E tanta ambivalência histórica a empurrar o balouço
num movimento alternado de união e desunião, oscilando
entre o mítico Portugal das glórias passadas e o
Brasil, do não menos mítico, glorioso futuro. Incapazes
de viverem o presente é ainda no passado e no futuro que
mergulham, respetivamente, Portugal e o Brasil, incapazes de liderarem
o movimento lusófono e as múltiplas partilhas que,
a partir da língua comum, se podem substantivar.
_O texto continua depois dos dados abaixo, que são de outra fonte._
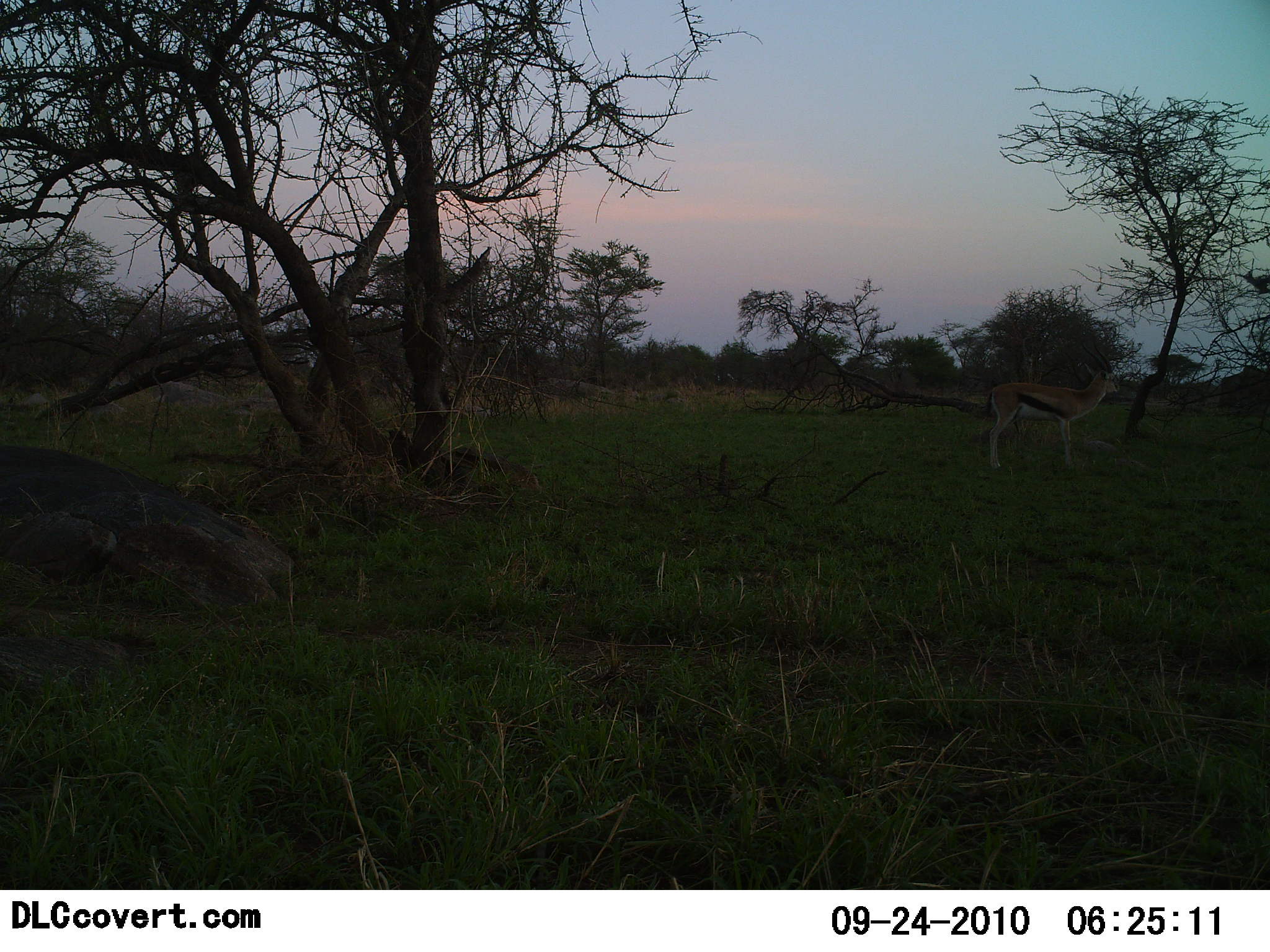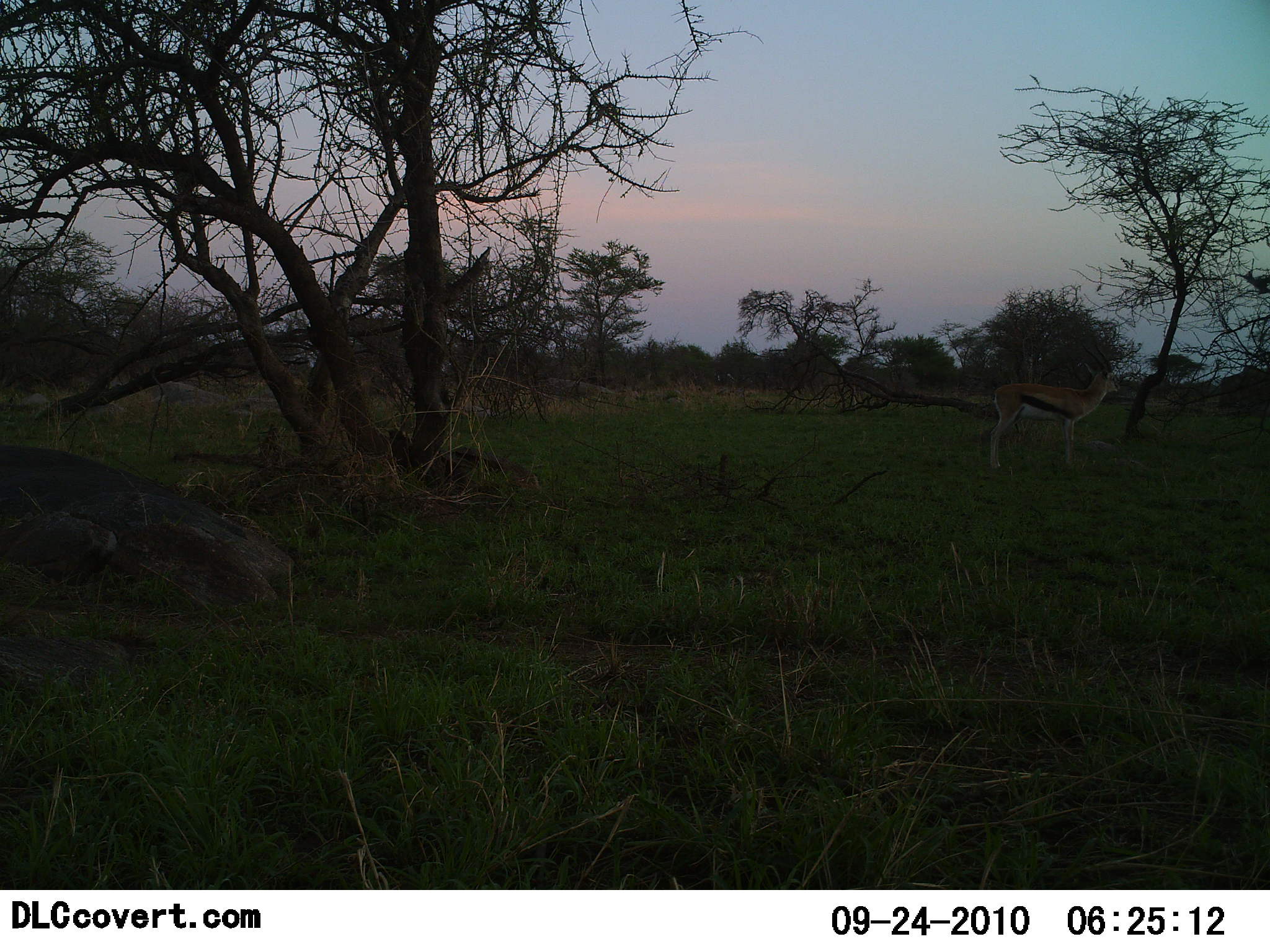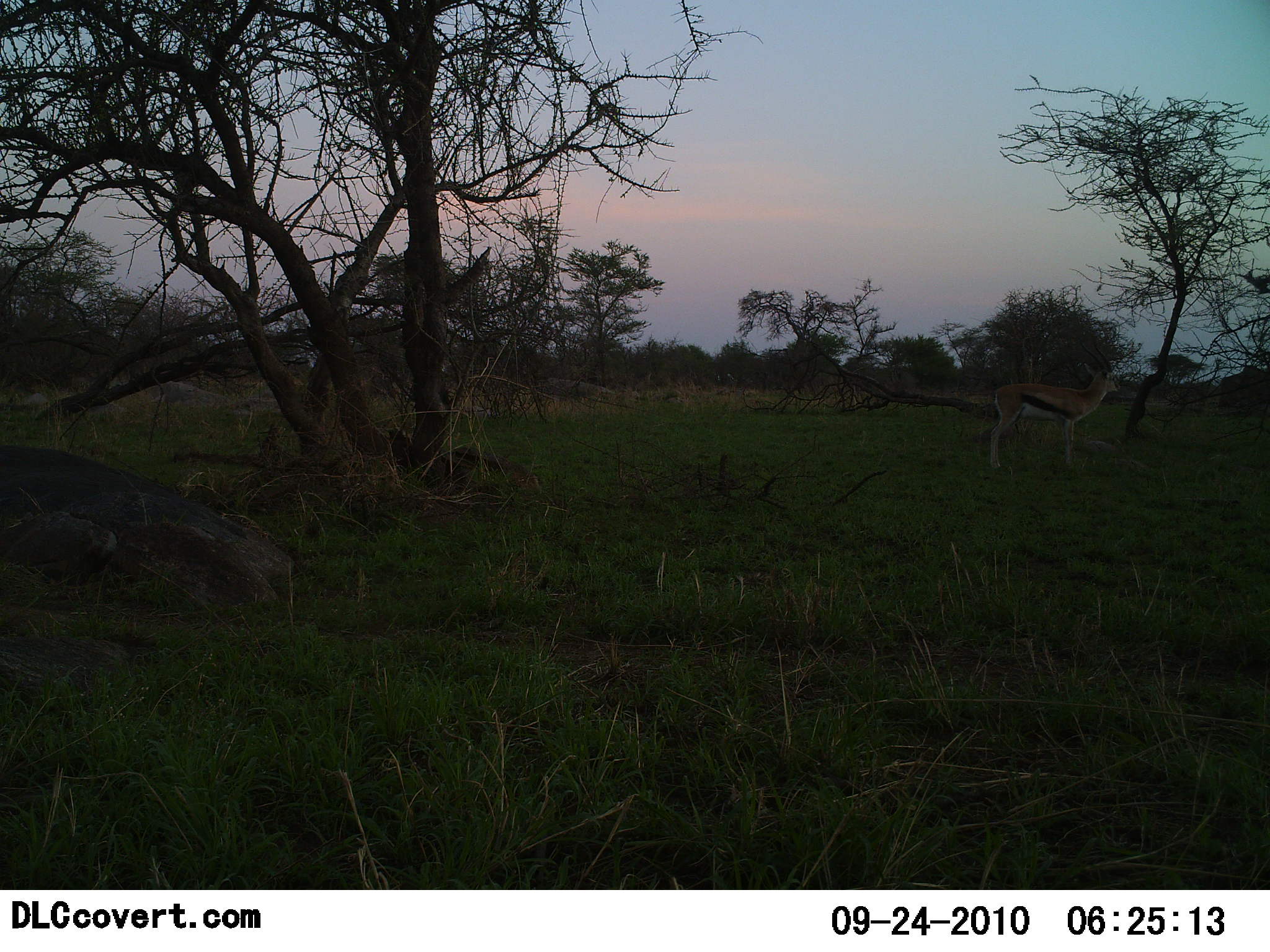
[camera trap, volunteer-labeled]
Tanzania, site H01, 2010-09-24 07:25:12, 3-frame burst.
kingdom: Animalia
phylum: Chordata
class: Mammalia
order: Artiodactyla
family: Bovidae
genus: Eudorcas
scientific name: Eudorcas thomsonii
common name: thomson's gazelle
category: gazellethomsons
Gazellethomsons (thomson's gazelle) (Eudorcas thomsonii), count 1. Behavior (volunteer vote fractions): standing 100%, resting 0%, moving 0%, interacting 0%. Young present (vote fraction): 0%. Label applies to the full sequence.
Preferem
adjetivar-se estridente e estereofonicamente numa cacofonia a
duas vozes nos imensos e improdutivos (des)acordos ortográficos,
deixando aos países africanos de língua oficial
portuguesa a iniciativa da construção da Lusofonia
e a Timor a pedagogia do seu exercício.
Em Angola, após quase trinta
anos de independência, está ainda na memória
recente a imagem de milhares de angolanos a festejarem, em Luanda,
as vitórias, primeiro do Sporting e, mais recentemente,
do Benfica, no campeonato português de futebol.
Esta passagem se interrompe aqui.